Les bras de fer juridique entre Orano, le géant français de l’uranium, et la junte militaire au pouvoir au Niger s’intensifient. Mardi 21 janvier, Orano a annoncé avoir déposé une seconde requête d’arbitrage international, cette fois-ci auprès du Centre international pour le règlement des différends relatifs aux investissements (CIRDI), basé à Washington. Cette démarche fait suite à la perte de contrôle de sa filiale Somaïr, dernière mine encore active du groupe dans le pays.
Orano, actionnaire majoritaire à 63,4 % de Somaïr, accuse l’État du Niger d’avoir entravé la commercialisation de l’uranium produit par cette filiale, ce qui aurait aggravé sa situation financière. Selon l’entreprise, les tentatives de résolution amiable sont conservées sans réponse, laissant l’arbitrage comme ultime recours. Cette action s’inscrit dans un contexte de rupture progressive entre Niamey et l’ancien partenaire stratégique français, exacerbée par le retrait en juin dernier du permis d’exploitation du gigantesque gisement d’Imouraren, également contrôlé par Orano. Une première procédure avait été lancée fin 2023 devant la Cour commune de justice et d’arbitrage de l’OHADA, à Abidjan.
Un bras de fer symbolique et stratégique pour Orano
Dans cette nouvelle plainte, Orano réclame des dommages et intérêts, ainsi que la récupération des stocks de concentré d’uranium, évaluées à environ 300 millions d’euros. Ces revendications témoignent de l’ampleur des pertes que le groupe estime avoir subies à la suite de cette crise.

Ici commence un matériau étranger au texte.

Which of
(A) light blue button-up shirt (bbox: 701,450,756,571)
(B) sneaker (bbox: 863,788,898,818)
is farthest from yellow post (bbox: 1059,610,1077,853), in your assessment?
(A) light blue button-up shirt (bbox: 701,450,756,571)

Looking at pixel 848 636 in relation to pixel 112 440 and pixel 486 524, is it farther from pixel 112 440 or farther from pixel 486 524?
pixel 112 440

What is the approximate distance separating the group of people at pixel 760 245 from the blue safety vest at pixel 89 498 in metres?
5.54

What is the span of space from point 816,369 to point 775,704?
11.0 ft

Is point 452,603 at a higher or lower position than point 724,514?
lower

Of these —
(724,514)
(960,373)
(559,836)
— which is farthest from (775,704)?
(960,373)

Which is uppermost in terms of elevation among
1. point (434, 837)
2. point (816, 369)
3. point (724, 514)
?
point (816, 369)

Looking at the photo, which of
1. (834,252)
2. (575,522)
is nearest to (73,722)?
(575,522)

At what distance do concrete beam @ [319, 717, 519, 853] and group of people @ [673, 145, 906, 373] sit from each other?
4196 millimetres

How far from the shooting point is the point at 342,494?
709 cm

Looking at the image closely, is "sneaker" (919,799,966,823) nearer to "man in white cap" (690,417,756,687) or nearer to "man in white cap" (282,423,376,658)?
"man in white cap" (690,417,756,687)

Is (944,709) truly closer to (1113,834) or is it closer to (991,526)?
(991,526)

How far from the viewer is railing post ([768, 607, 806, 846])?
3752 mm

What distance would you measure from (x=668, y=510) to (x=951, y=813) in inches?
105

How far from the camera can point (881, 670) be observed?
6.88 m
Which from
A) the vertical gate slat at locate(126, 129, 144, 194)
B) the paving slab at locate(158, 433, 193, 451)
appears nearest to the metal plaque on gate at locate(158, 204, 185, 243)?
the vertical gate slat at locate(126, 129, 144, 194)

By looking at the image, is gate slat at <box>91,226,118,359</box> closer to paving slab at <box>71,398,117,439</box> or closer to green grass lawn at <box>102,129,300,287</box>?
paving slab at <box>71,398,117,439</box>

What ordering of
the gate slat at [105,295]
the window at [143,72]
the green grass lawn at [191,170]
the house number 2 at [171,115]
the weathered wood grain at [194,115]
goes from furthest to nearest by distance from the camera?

Le conflit entre Orano et le Niger ne se limite pas à un simple différend commercial. Il s’inscrit dans un contexte géopolitique complexe, marqué par la remise en cause des liens traditionnels entre la France et ses anciennes colonies africaines. Depuis le coup d’État militaire au Niger en 2023, la junte au pouvoir a multiplié les décisions visant à réduire l’influence française dans le pays, y compris dans le secteur minier.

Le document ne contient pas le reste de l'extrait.